──────── Records for this task ────────
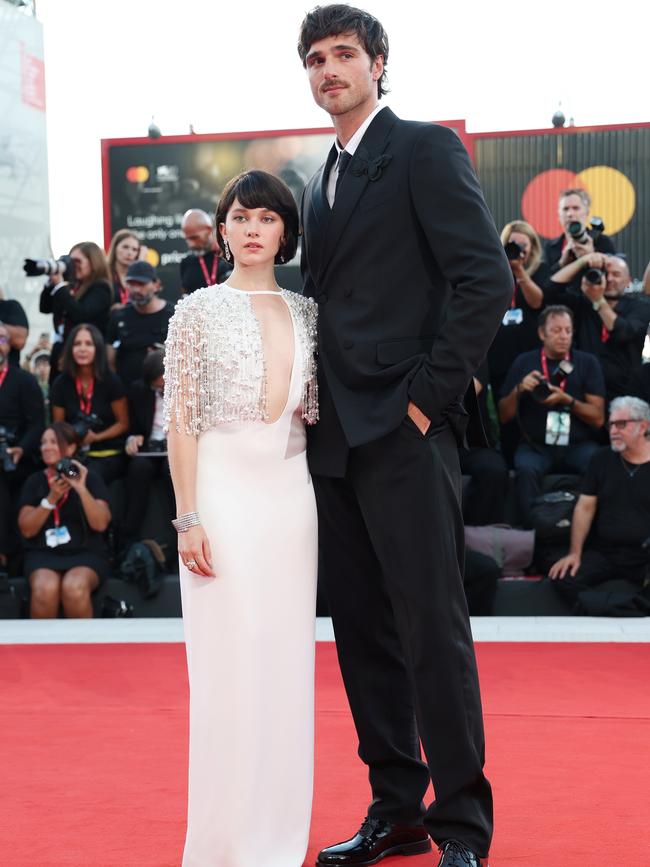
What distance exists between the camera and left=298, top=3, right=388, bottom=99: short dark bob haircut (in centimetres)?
258

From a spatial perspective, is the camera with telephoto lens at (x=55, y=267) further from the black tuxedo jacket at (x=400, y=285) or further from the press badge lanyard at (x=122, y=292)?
the black tuxedo jacket at (x=400, y=285)

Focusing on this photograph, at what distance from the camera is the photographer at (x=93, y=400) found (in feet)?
21.9

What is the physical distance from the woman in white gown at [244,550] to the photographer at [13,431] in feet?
13.9

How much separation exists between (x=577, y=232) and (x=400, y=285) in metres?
4.40

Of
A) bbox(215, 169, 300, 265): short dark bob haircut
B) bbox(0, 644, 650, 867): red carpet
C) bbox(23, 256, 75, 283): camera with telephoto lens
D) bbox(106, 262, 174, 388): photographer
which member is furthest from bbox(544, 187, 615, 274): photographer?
bbox(215, 169, 300, 265): short dark bob haircut

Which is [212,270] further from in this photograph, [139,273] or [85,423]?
[85,423]

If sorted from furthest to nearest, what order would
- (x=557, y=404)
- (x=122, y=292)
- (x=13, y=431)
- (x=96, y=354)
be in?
(x=122, y=292), (x=13, y=431), (x=96, y=354), (x=557, y=404)

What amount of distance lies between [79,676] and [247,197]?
271 cm

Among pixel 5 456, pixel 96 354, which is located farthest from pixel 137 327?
pixel 5 456

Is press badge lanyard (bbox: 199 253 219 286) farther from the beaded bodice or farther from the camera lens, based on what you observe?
the beaded bodice

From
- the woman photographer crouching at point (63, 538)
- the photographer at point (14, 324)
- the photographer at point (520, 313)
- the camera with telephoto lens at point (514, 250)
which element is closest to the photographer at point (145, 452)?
the woman photographer crouching at point (63, 538)

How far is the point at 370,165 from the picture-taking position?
2605 millimetres

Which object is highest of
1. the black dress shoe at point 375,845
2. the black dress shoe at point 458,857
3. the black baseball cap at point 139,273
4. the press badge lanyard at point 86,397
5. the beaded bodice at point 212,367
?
the black baseball cap at point 139,273

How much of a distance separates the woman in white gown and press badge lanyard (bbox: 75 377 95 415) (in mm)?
4199
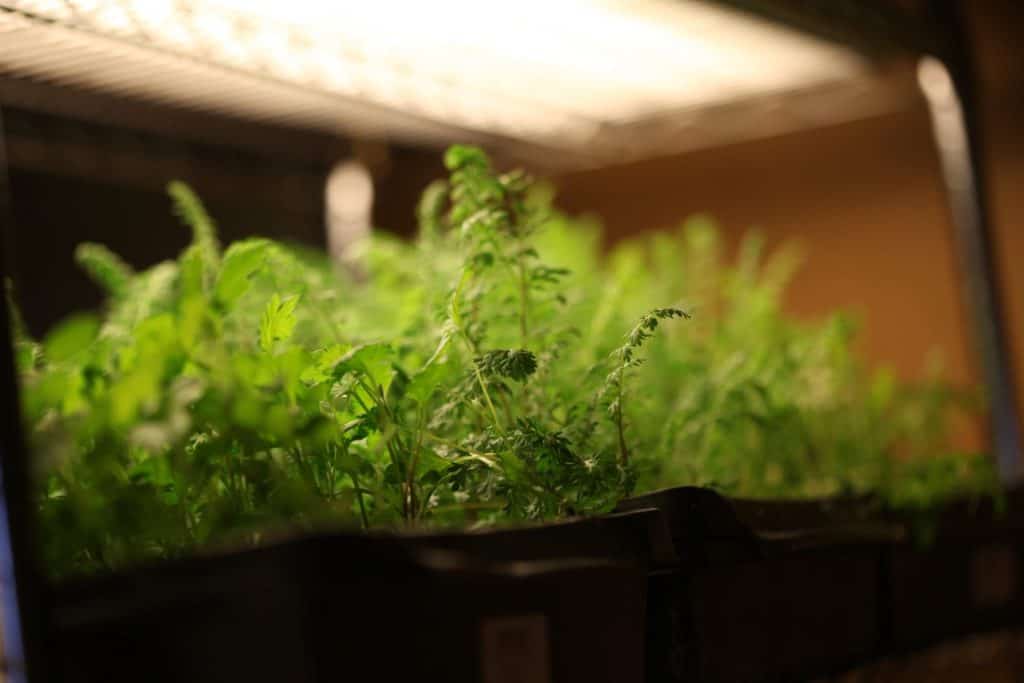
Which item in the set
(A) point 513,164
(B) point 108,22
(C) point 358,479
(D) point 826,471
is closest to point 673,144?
(A) point 513,164

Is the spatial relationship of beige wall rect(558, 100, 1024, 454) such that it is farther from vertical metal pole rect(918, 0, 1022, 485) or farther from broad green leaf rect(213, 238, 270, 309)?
broad green leaf rect(213, 238, 270, 309)

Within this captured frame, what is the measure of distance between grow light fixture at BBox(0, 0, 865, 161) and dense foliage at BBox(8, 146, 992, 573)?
0.63 feet

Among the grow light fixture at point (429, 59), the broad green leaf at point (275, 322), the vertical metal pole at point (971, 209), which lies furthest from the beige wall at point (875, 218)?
the broad green leaf at point (275, 322)

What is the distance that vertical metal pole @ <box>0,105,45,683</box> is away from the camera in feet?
1.79

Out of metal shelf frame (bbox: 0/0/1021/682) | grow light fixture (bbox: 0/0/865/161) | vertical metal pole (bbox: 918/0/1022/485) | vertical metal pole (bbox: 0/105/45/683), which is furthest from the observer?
vertical metal pole (bbox: 918/0/1022/485)

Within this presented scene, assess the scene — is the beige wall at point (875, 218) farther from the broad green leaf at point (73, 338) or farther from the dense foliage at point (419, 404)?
the broad green leaf at point (73, 338)

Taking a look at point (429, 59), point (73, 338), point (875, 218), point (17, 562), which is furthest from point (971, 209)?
point (17, 562)

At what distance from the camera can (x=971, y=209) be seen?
5.10 feet

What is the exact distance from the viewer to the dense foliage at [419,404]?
Result: 63 centimetres

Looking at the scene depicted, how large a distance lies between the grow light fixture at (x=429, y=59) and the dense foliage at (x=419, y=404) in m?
0.19

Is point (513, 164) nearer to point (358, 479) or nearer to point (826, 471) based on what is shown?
point (826, 471)

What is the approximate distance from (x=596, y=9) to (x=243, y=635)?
849 mm

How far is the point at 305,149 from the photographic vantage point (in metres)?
2.06

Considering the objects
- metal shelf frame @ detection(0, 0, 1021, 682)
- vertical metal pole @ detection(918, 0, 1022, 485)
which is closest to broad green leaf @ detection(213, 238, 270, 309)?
metal shelf frame @ detection(0, 0, 1021, 682)
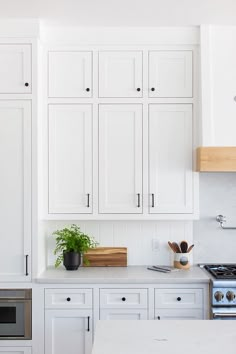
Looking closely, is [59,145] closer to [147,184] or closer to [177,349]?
[147,184]

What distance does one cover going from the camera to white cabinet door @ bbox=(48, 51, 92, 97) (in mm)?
3562

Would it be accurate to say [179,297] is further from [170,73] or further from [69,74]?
[69,74]

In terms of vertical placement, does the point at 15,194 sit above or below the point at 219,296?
above

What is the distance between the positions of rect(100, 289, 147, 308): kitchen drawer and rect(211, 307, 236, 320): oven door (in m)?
0.50

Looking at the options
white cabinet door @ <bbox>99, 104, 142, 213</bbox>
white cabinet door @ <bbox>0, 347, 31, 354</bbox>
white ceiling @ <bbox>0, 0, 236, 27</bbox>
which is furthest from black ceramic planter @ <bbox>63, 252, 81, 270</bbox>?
white ceiling @ <bbox>0, 0, 236, 27</bbox>

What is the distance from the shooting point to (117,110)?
3564 millimetres

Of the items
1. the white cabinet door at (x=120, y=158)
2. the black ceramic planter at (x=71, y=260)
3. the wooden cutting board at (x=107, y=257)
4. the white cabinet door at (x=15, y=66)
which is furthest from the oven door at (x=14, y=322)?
the white cabinet door at (x=15, y=66)

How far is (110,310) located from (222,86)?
6.36ft

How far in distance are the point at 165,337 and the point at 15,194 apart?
5.78 ft

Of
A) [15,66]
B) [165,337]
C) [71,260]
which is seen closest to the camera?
[165,337]

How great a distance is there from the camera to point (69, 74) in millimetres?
3570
────────
# Given instruction
Rewrite the records starting at the line that contains "Among pixel 5" and ending at the line that contains "2605 millimetres", with "press badge lanyard" changed to "press pass lanyard" and nothing else altered.

# Answer for this exercise
Among pixel 5 456, pixel 96 354, which is located farthest from pixel 137 327?
pixel 5 456

Is press pass lanyard (bbox: 199 253 219 286) farther from the beaded bodice or farther from the camera lens, based on what you observe?
the beaded bodice

From
- the woman photographer crouching at point (63, 538)
- the photographer at point (14, 324)
- the photographer at point (520, 313)
- the camera with telephoto lens at point (514, 250)
which element is closest to the photographer at point (145, 452)?
the woman photographer crouching at point (63, 538)

How far is the point at 370,165 from the picture-taking position?
2605 millimetres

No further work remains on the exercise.